I won’t digress. There is something sorry about an argumentative Exonian turned meek at the journey’s end. The journey has only begun, and thank goodness that we can start it armed with four years’ worth of constructive criticism. I write this probably to remind myself more than others. I am critical to a fault—one which will only be worsened if I suddenly stopped. So to my benefit and then hopefully the Academy’s, what follows is a memorandum on her English Department, and a little suggestion I’ve formulated for it after four years.

To be clear, the department is a terrific one. The faculty is largely good—but just the curriculum less so. Here, the reader may criticize my judgment having divorced the teacher from what he or she teaches. I would be inclined to yield, except what might be a flawed teacher, I would much rather make the faithful servant of a flawed curriculum. We are all bureaucrats.

So on the bureaucracy, the curriculum—the higher calling of the English teacher—I claim that the department would benefit from the linguistic rigor of the Classics, namely in grammar. Two years of comprehensive grammar for the lowerclassmen: exhaustive instruction in the fundamentals of their language from parts of speech to cases and constructions, is my proposition. There is a present grammatical vacuum in our early English curriculum. It sucks at our identity, our culture and our reason.

“Language is the only homeland,” said Czeslaw Milosz, the Polish-Lithuanian poet. I myself spent my formative years in Taiwan, and was brought up in a mangled tradition of Mandarin, Japanese and English—only to leave Taiwan, and then to leave Japan. Now I am in America, and language, indeed, is my only homeland. Knowing a country’s grammar makes its soil richer, its landscape more prominent in one’s mind. Ignorance in this respect is an existential matter.
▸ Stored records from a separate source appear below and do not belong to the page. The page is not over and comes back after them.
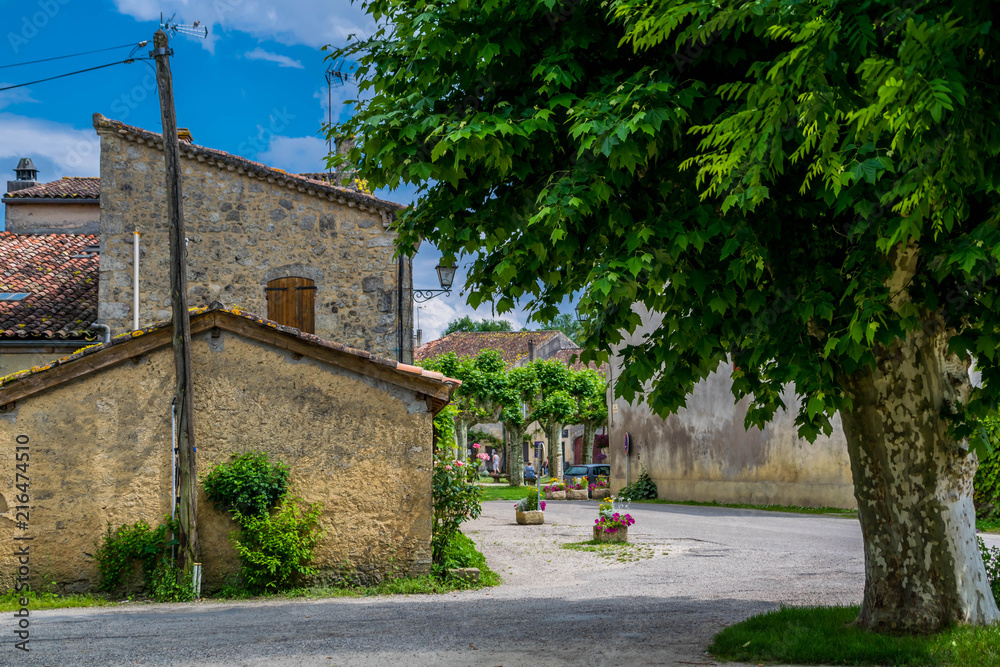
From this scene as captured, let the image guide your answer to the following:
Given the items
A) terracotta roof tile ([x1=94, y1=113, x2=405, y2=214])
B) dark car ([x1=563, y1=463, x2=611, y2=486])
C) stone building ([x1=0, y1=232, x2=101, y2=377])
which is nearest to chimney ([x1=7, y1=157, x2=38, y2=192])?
stone building ([x1=0, y1=232, x2=101, y2=377])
And once you have learned your prepositions and participles, your conditionals and correlatives, when you have learned your neighbors’ names and the composition of the earth, what delights is to take a step back and marvel at the world carved inside your head. The English countryside is the ever-rolling construct of the Anglo-Saxon will. Greek grammar, I have found, is a savage landscape perverted with pitfalls and cliffs. I have no authority to advertise Sapir-Whorf, but I will testify that my mind is more careful when its way of speech is littered with rough footings. No wonder it was the ancient Greeks that produced all those philosophers.

Speaking of logic, facetiousness aside, it is good exercise to understand technically how a language communicates things. What’s more, the knowledge of a grammatical construction’s necessity or utility is transferable. Such is the multilingual nature of grammar that has enabled me to learn more English grammar from the Latin Department than from the English. I am lucky to have been provided this opportunity, and I only wish it were provided to all. Would that future citizens know the fundamentals of language that they may then identify rhetorical figures beyond alliteration and metaphor.

Language is so often the first victim of degeneracy and despotism. In times seemingly fraught with both, grammatical instruction is less pedantry and more preservation of one’s faculties and being. For this reason, I urge more of it at Exeter.